乳がんの術後療法としての放射線療法は、主に乳房温存手術の後に行われます。温存した乳房に残った可能性のあるがん細胞を、放射線を照射することによって死滅させ、乳房内での再発を予防します。また、乳房切除術(全摘術)の後でも、わきの下<腋窩(えきか)>のリンパ節転移が4個以上、しこりが非常に大きいなど、再発のリスクが高い場合には切除後の胸壁に放射線療法が行われます。

放射線療法

放射線を照射する範囲は、温存手術後の場合には温存した乳房全体、切除術後に必要な場合には切除した部位(胸の外壁)と首の付け根(鎖骨上)のリンパ節になります。
手術後の放射線療法は、できるだけ早期(手術後20週以内)に開始することが勧められています。

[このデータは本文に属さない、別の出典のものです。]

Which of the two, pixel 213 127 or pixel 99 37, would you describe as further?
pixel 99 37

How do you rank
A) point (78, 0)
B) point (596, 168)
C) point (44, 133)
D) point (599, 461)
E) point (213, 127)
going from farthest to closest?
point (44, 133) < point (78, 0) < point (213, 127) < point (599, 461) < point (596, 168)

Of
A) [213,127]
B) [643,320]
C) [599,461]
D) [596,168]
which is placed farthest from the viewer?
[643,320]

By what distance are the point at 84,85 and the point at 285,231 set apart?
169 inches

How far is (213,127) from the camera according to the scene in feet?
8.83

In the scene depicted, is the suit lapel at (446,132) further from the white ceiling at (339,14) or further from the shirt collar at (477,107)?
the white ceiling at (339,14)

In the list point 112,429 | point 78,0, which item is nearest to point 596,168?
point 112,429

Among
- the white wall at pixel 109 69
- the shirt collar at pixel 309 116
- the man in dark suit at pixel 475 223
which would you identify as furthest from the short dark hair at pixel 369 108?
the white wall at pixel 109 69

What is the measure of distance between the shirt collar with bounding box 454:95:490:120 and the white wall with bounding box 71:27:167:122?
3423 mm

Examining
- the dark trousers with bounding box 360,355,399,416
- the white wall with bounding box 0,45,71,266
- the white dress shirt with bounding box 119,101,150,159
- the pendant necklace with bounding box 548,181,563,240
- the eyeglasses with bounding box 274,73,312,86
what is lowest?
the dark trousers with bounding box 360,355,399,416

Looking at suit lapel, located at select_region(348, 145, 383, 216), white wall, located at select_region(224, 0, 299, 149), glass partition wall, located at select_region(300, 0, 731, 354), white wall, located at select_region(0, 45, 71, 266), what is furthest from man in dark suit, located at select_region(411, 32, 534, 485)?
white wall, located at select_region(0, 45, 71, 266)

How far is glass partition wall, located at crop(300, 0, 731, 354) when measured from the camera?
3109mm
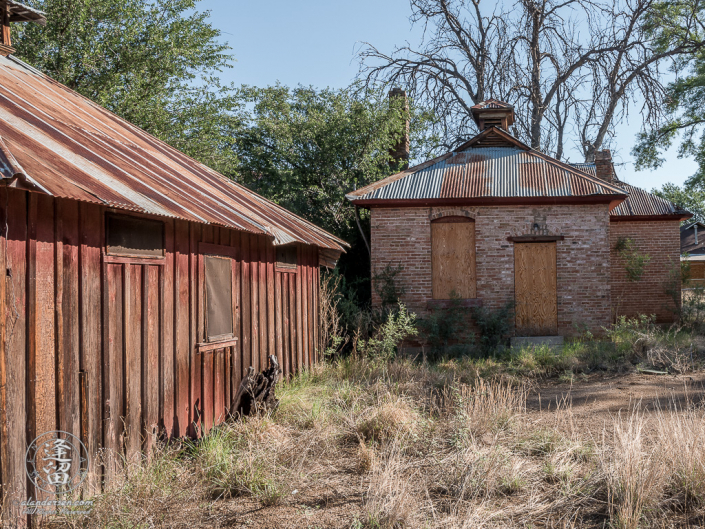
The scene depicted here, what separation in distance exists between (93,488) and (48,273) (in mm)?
1710

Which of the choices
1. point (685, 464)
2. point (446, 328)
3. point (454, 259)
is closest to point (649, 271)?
point (454, 259)

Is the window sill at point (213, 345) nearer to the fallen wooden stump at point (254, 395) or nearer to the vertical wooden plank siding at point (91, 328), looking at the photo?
the fallen wooden stump at point (254, 395)

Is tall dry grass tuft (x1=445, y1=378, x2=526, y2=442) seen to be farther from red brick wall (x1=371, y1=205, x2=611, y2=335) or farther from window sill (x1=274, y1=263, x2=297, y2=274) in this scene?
red brick wall (x1=371, y1=205, x2=611, y2=335)

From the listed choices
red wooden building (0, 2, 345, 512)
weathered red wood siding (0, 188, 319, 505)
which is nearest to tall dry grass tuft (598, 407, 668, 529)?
red wooden building (0, 2, 345, 512)

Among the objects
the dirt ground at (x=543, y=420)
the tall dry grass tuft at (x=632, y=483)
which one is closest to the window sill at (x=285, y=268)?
the dirt ground at (x=543, y=420)

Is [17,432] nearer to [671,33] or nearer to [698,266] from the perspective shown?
[671,33]

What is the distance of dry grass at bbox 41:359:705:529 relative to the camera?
4.28m

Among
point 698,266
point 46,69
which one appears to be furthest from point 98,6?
point 698,266

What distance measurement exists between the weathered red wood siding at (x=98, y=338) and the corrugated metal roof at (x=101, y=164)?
0.94 feet

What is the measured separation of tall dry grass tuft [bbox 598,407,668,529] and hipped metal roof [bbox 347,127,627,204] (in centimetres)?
866

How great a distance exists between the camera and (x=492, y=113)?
1566 centimetres

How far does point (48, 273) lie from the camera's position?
417 cm

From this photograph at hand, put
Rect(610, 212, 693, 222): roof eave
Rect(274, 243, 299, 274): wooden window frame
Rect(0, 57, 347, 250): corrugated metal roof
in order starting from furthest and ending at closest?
Rect(610, 212, 693, 222): roof eave, Rect(274, 243, 299, 274): wooden window frame, Rect(0, 57, 347, 250): corrugated metal roof

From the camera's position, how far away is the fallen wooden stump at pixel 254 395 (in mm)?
6562
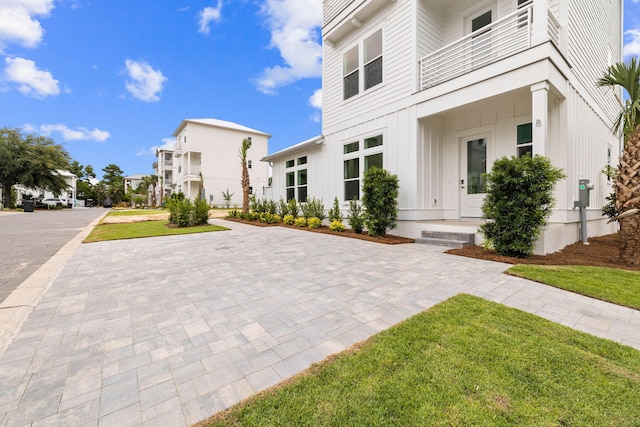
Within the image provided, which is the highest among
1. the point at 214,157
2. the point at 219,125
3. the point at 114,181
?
the point at 219,125

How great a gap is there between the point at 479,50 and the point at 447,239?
19.2 feet

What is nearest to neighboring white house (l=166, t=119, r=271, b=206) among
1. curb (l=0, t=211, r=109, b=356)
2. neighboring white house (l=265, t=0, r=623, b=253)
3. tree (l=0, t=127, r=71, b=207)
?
tree (l=0, t=127, r=71, b=207)

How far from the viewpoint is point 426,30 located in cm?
829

ただし、抗がん剤療法との併用が必要な場合には、抗がん剤療法を先行し、その副作用からの回復を待って(1ヵ月程度)、放射線療法を開始します。
正常な細胞への影響を少なくするため、放射線の照射は少しずつ何回にも分けて行う必要があり、一般的に1回に1~2分の照射を週に5日、5週間程度かけて行います。

放射線療法の副作用と注意点

放射線療法の副作用は、ほとんどが放射線を照射した範囲内の皮膚炎に限られ、抗がん剤療法のような脱毛や吐き気などの強い全身症状は現れません。放射線照射による皮膚炎は治療中に現れ、赤くなる、ヒリヒリする、水ぶくれになる、黒ずむ、乾燥してカサカサになるなどの症状が起こります。治療後数ヵ月以内に、まれに放射線肺炎が起こることがあるので、咳や微熱が続く場合は医療機関を受診し、適切な治療を受けることが大切です。治療後数ヵ月以降は、副作用の発現頻度は少なく、あまり問題となりません。

なお、以下の点については、治療前に理解しておく必要があります。

  • 放射線を照射した側の乳房は、母乳を作る機能が失われます。
  • 放射線を照射した皮膚は弱く、硬くなるので、特にインプラントによる乳房再建は難しくなります。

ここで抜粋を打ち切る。